St. Modwen Properties Limited
- Type: Private limited company
- Industry: Property and Regeneration
- Predecessor: Clarke St. Modwen Redman Heenan International plc
- Founded: 1966
- Headquarters: Birmingham, United Kingdom
- Key people: Sir Stanley Clarke CBE, (co-founder) Jim Leavesley, (co-founder) Danuta Gray, Non Executive chairman Sarwjit Sambhi, (CEO)
- Revenue: £342.1 million (2020)
- Operating income: ▼£(126.6) million (2020)
- Net income: ▼£(120.8) million (2020)
- Parent: The Blackstone Group
- Website: www.stmodwen.co.uk

= St. Modwen Properties =

British real estate company

St. Modwen Properties Ltd. was a British-based property investment and development business specialising in the regeneration and remediation of brownfield land and urban environments. It was headquartered in Birmingham and had a network of four regional offices across the UK. It was listed on the London Stock Exchange until it was acquired by The Blackstone Group in August 2021.

==History==
The business was founded by Sir Stanley Clarke CBE and his brother-in-law Jim Leavesley in 1966 as a property development business called Clarke St. Modwen. In 1986 the management reversed the business into Redman Heenan International plc, a listed former engineering concern that had become a shell company. At that time, in 1986, the name was changed to St. Modwen Properties plc. In the 1980s the company developed the Stoke-on-Trent Garden Festival site.

In January 2004 the company acquired a 230-acre site at Longbridge from Phoenix Venture Holdings. The land at the Longbridge site was obtained by St Modwen Properties at a fraction of the actual value after the company paid a £100,000 property commission to a firm run by an associate of the Phoenix Four.

In January 2013 the company entered into a development agreement for the New Covent Garden Market site in London and in March 2013 the company entered into a development agreement for the first phase of Swansea University's Bay Campus.

In June 2016 the company entered into development agreements for the Spray Street Quarter in Woolwich, a regeneration project in joint venture with Notting Hill Housing to create a mixed-use development; Chippenham Gateway in Wiltshire, a 79-acre site to be developed into a 1 million sq ft industrial park; and Stanton Cross, Wellingborough, a project involving 1 million sq ft of industrial accommodation.

In July 2016 the company established a private rented sector (PRS) business unit.

In 2018, the Court of Appeal ruled that in entering a development agreement with St. Modwen to develop an industrial estate in Newbury, West Berkshire Council had "effectively agreed to act unlawfully in the future". The disposal of the land in question was seen by the Council as a "land transaction" rather than a public works contract, and the opportunity to acquire the land was advertised so as to secure interested bids and "best consideration" in accordance with the Local Government Act 1972. The agreement allowed the developer the option to draw down land under a series of long leases, but if an option was taken up, the developer was contractually obliged to develop the site.

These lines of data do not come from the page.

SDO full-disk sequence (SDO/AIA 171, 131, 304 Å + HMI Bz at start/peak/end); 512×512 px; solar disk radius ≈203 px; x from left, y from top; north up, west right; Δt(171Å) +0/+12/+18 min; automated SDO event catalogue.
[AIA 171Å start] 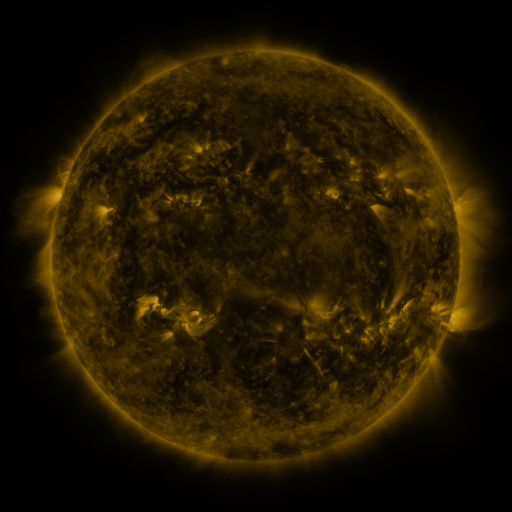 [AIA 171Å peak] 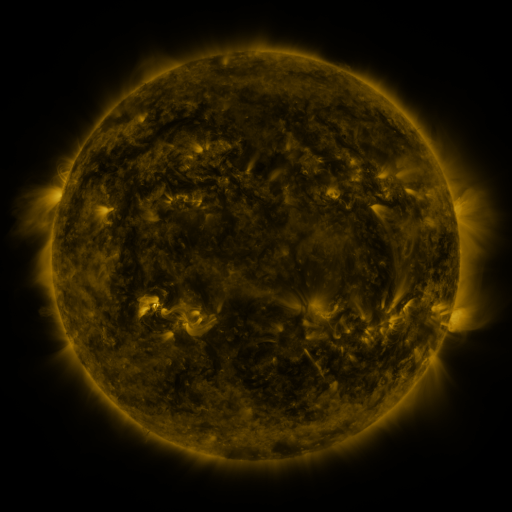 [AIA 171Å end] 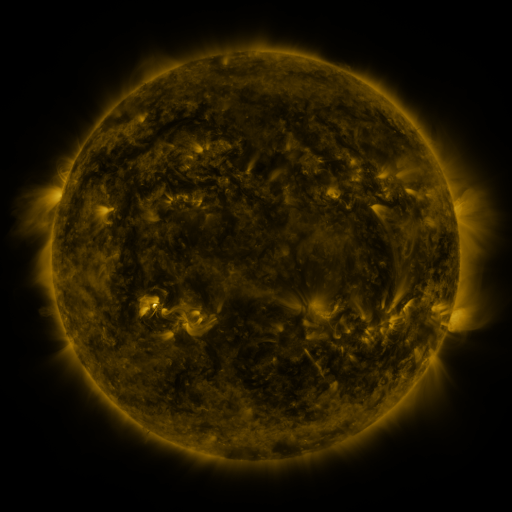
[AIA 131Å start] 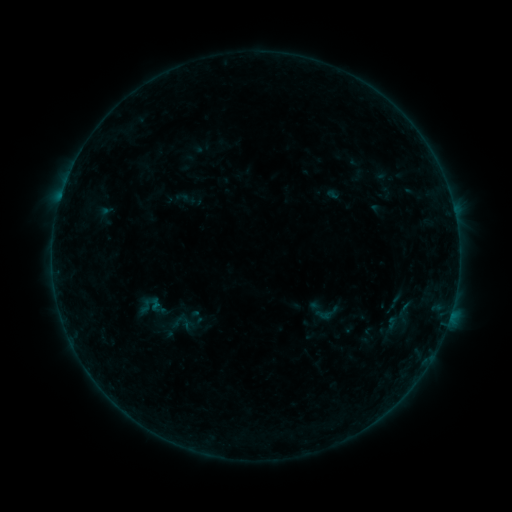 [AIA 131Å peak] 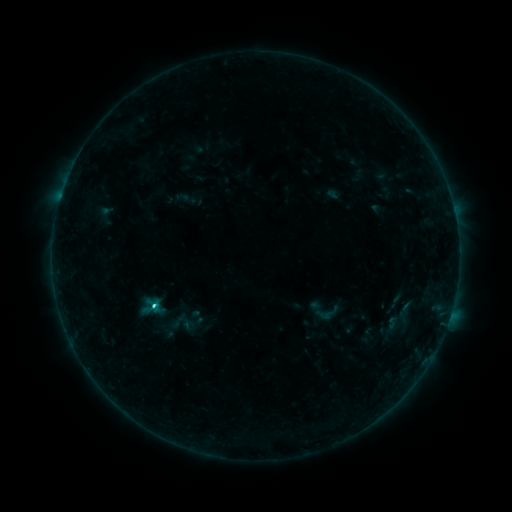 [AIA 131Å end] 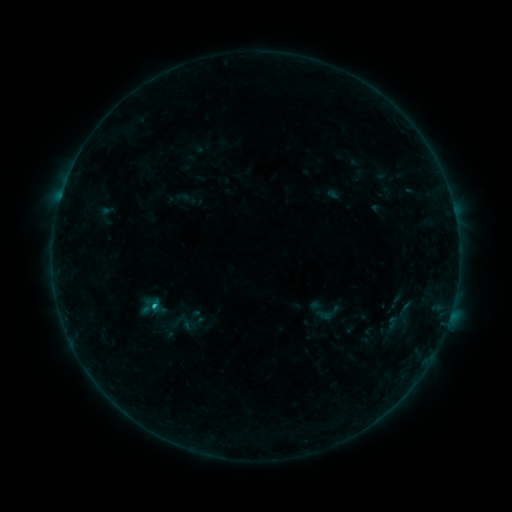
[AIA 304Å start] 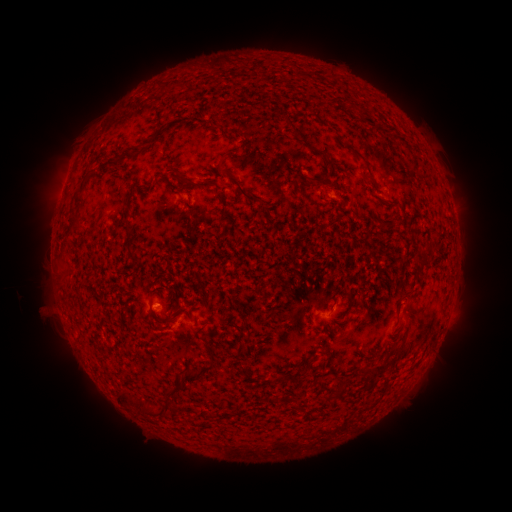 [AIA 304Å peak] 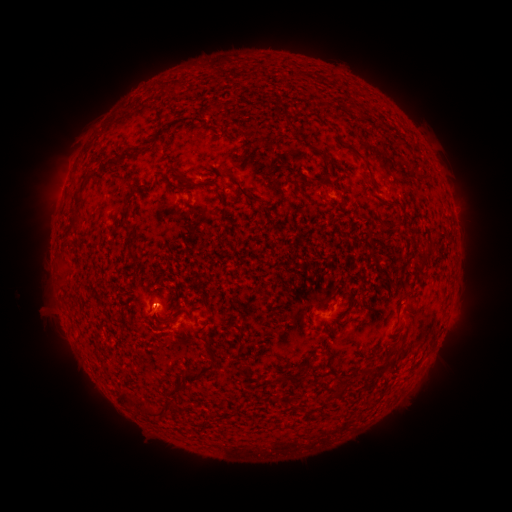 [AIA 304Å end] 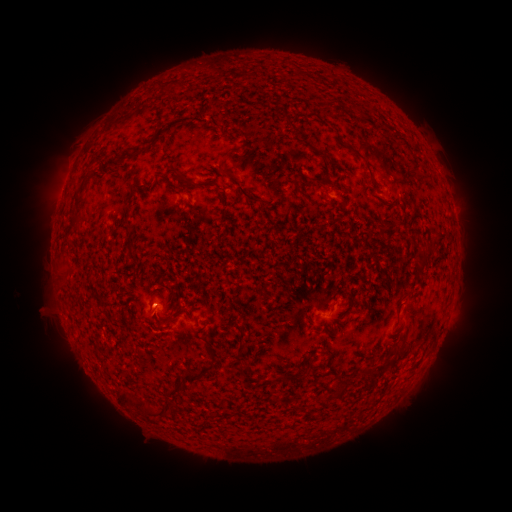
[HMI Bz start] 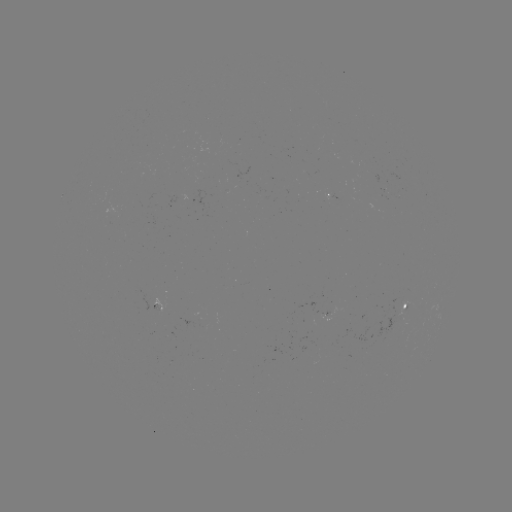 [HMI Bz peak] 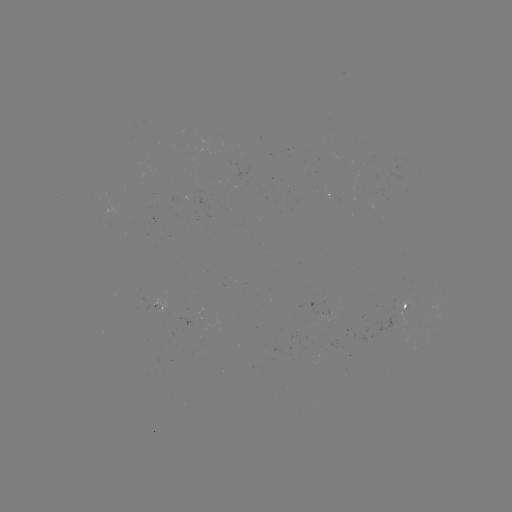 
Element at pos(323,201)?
C1.4 flare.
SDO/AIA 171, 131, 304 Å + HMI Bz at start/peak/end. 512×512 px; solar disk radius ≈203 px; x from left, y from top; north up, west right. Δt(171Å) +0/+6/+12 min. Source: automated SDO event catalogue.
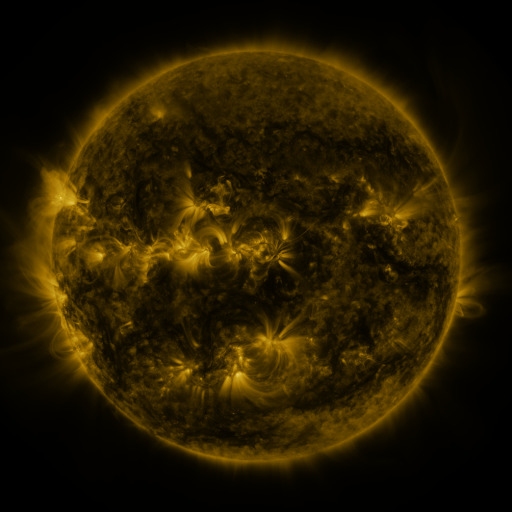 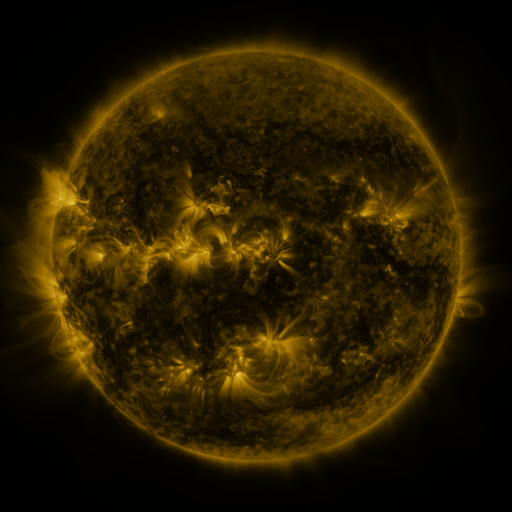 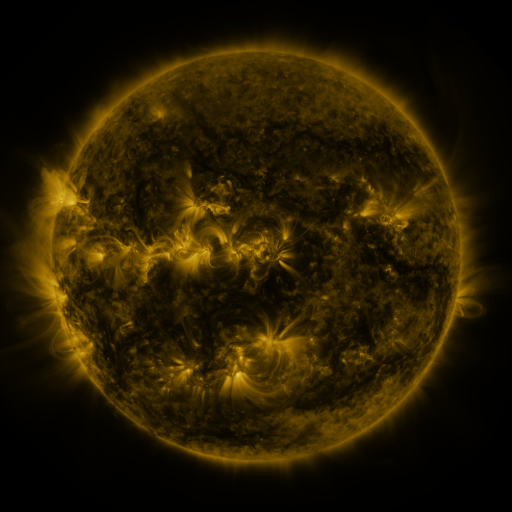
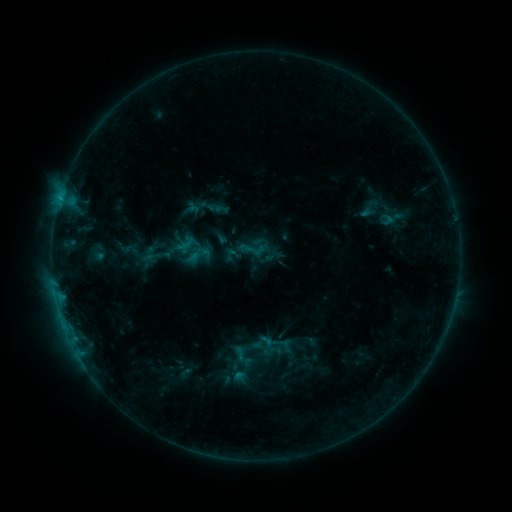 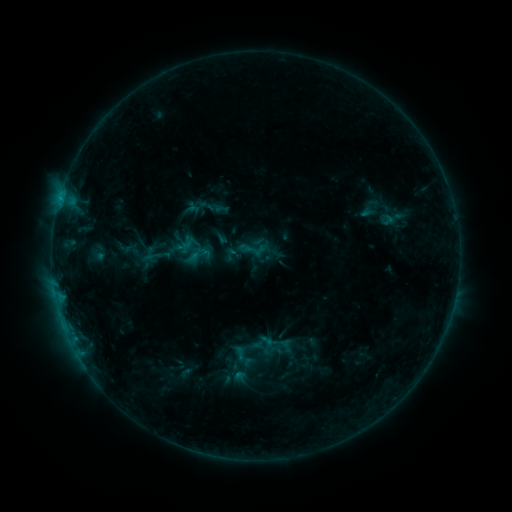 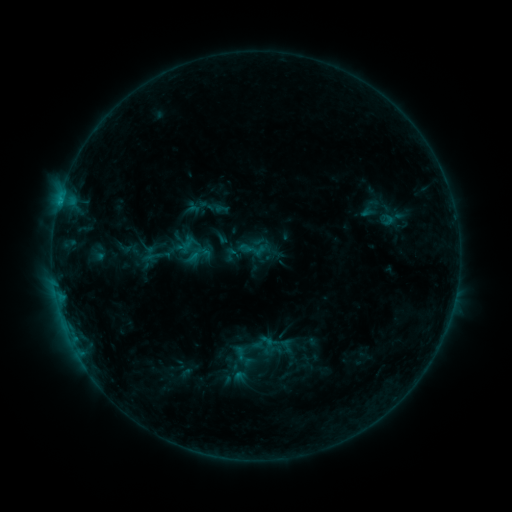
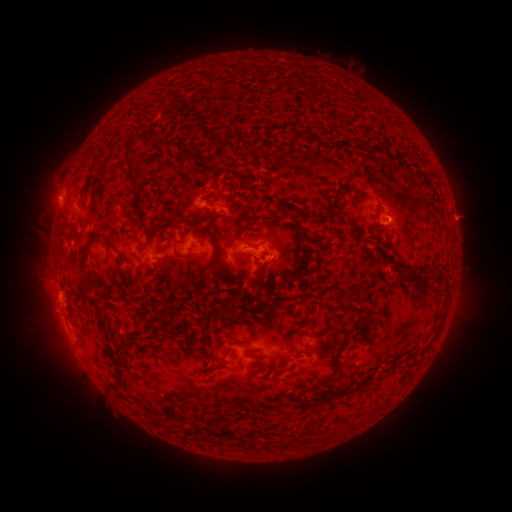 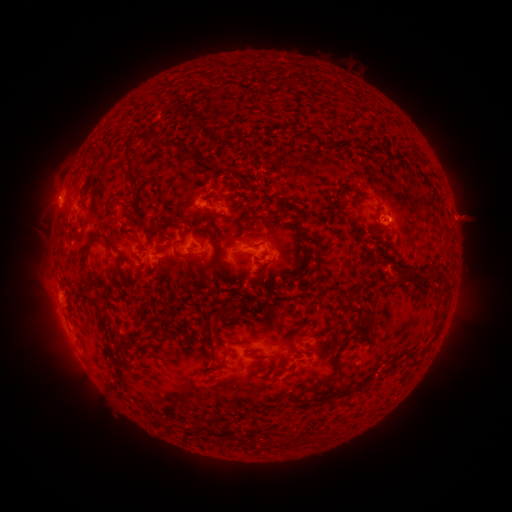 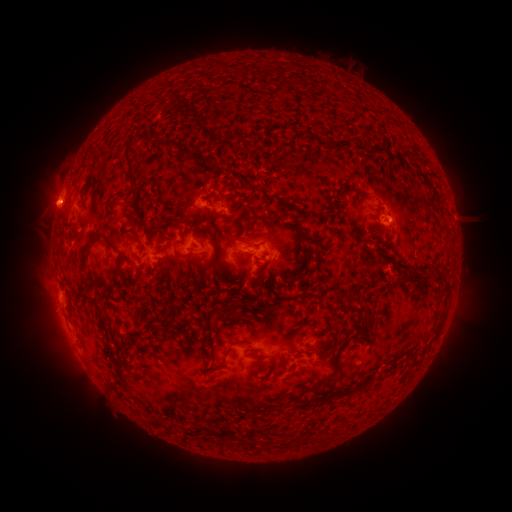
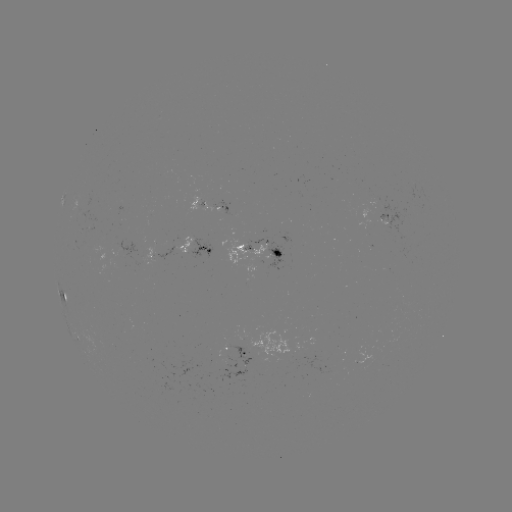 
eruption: (18, 179, 72, 233)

The Court of Appeal, overruling the Administrative Court's judgment at first instance, held that such "contingent obligations" met the criteria for being considered a public works contract, whose procurement should have been undertaken in accordance with the full requirements of the Public Contracts Regulations 2015. The development agreement was ruled "ineffective".

The company agreed to be acquired by The Blackstone Group in a £1.24 billion (€1.4 billion) transaction in May 2021.

The assets managed by St. Modwen Logistics were transferred to Industrials REIT, later Indurent, in July 2024.

In December 2024, Miller Homes agreed a deal to buy St. Modwen Homes in a deal worth around £215 million, subject to regulatory approval in early 2025.

==Operations==
The company had three business units:
- St. Modwen Homes
- St. Modwen Industrial & Logistics
- Strategic Land and Regeneration

The company owned a property portfolio valued at £0.9 billion at 30 November 2020.